[Start Input rows]
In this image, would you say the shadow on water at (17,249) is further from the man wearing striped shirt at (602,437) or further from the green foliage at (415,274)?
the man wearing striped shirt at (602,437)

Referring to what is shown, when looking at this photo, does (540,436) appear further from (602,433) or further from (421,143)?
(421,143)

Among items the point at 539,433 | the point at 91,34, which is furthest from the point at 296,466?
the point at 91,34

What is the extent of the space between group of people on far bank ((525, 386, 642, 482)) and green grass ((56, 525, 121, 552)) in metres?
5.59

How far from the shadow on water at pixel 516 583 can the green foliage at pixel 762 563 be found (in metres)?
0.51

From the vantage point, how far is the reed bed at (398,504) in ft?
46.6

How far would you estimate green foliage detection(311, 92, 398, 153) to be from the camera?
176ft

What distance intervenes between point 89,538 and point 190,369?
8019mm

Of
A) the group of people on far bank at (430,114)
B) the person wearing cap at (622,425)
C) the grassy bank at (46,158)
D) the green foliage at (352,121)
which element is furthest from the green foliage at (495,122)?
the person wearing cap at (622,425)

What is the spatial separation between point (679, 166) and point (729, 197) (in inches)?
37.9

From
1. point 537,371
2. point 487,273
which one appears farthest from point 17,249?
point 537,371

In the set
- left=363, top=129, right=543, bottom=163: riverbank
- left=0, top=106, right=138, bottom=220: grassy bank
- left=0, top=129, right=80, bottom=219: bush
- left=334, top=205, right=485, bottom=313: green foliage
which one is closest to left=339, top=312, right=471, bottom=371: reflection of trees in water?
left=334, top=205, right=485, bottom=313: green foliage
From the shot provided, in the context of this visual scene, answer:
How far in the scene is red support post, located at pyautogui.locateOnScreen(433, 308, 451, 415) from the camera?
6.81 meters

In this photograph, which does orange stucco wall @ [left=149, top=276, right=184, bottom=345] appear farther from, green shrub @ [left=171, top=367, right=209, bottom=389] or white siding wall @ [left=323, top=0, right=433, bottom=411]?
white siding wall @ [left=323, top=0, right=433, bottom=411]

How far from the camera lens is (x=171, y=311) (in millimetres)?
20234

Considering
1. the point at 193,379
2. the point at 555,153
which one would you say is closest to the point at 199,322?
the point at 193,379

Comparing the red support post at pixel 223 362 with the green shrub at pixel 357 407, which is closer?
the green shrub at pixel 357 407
[End Input rows]
Request =>
Reproduce the lines verbatim, starting with the line that contains "Comparing the red" and continuing through the end of the items.

Written reply =>
Comparing the red support post at pixel 223 362 with the green shrub at pixel 357 407, which is closer?
the green shrub at pixel 357 407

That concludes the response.